Selon Mike Milinkovich, directeur exécutif de la Fondation Eclipse, l’adoption de MQTT a été phénoménale sur les sept ou huit dernières années, et la communauté Eclipse IoT, au travers des projets open source Paho et Mosquitto, a certainement contribué pour une petite part à cet engouement.

Un défi reste toutefois à relever pour élargir encore son acceptation et c’est le manque d’interopérabilité établie au sein même du protocole qui fait encore défaut, explique le dirigeant de l’organisme, car MQTT ne fournit pas de directives sur la définition et l’organisation des données utiles dans les trames. Conséquence : il y a très peu de chances que des systèmes mis au point par deux équipes différentes utilisant MQTT soient capables d’échanger des données de façon fiable. A ce titre, le projet Eclipse Tahu, qui définit le protocole Sparkplug, pourrait changer la donne et permettre une interopérabilité out-of-the-box des systèmes de contrôle et d’acquisition de données Scada, indique Mike Milinkovich.

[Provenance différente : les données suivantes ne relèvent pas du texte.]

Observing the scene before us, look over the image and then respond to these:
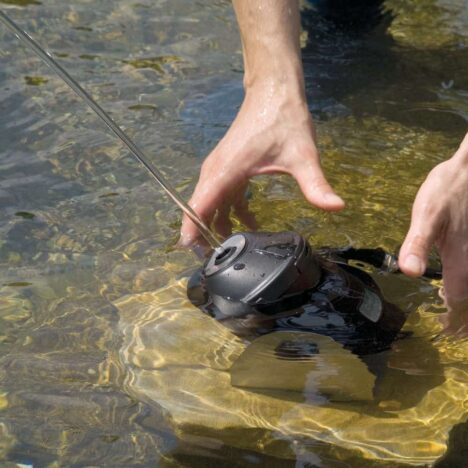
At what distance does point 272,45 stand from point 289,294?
110 cm

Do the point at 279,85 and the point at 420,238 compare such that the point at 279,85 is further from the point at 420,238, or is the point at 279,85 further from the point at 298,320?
the point at 298,320

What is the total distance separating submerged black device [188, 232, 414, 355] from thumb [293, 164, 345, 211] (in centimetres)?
15

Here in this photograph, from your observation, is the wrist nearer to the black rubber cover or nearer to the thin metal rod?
the thin metal rod

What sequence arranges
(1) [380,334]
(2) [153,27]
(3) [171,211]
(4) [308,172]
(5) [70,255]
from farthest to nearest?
(2) [153,27]
(3) [171,211]
(5) [70,255]
(4) [308,172]
(1) [380,334]

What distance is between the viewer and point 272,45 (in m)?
2.94

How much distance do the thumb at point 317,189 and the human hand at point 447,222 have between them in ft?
0.71

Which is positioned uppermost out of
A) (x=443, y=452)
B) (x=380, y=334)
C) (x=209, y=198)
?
(x=209, y=198)

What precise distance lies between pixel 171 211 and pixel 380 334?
1172 mm

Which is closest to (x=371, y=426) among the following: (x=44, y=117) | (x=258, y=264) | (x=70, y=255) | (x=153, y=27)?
(x=258, y=264)

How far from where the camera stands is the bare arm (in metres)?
2.65

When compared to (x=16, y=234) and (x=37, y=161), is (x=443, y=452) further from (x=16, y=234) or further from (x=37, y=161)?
(x=37, y=161)

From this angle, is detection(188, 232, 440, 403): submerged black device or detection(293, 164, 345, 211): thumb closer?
detection(188, 232, 440, 403): submerged black device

Plus globalement, l’enquête diligentée par le groupe de travail Eclipse IoT montre que 65% des répondants travaillent d’ores et déjà sur des projets IoT de manière professionnelle ou envisagent de le faire dans les dix-huit mois. En termes de langage utilisé, le C reste prédominant dans les équipements IoT aux ressources limitées tandis que la technologie Java est plébiscitée au niveau des passerelles, des nœuds de bordure de réseau et des plates-formes IoT dans le nuage. A ce titre, AWS, Azure et Google Cloud Platform continuent de former le trio de tête des plates-formes cloud IoT les plus utilisées.

Concernant les architectures matérielles, Arm domine outrageusement le créneau des équipements IoT aux ressources limitées, le Cortex-M3 arrivant en tête (27%) devant le Cortex-M0 (21%) et le Cortex-M7 (19%). Au niveau des passerelles IoT, Arm s’impose aussi (70% des développeurs interrogés utilisent diverses variantes Arm pour leurs passerelles et nœuds de bordure de réseau), même si l’architecture Intel tient bien la route (42%).

L’enquête s’est aussi intéressée à la sécurité qui reste le sujet de préoccupation numéro un des développeurs IoT (citée par 38% des répondants), devant la connectivité (21%) et la collecte et l’analyse de données (19%). Dans ce cadre, la sécurité au niveau de la couche de communication (c’est-à-dire l’usage des protocoles TLS ou DTLS) (38%), le chiffrement des données (38%) et l’échange sécurisé de jetons (JSON Web Tokens) (26%) sont les technologies de sécurité les plus mises en œuvre par les répondants, la virtualisation jouant un rôle de plus en plus important pour la sécurité de l’IoT.

Au niveau des domaines d'activité au sein desquels officient les développeurs interrogés, ce sont les plates-formes IoT (34%), la domotique (27%) et les automatismes industriels et l'IIoT (Internet ds objets industriel) (26%) qui arrivent en tête. Mike Milinkovich y voit là l'implication des entreprises et des industriels dans le développement de leurs propres plates-formes IoT pour un usage en interne. L'IoT industriel apparaît en conséquence comme une formidable opportunité pour le cloud hybride dans des configurations où les entreprises pourront déployer sur site des solutions IoT bâties sur des technologies modernes et ouvertes.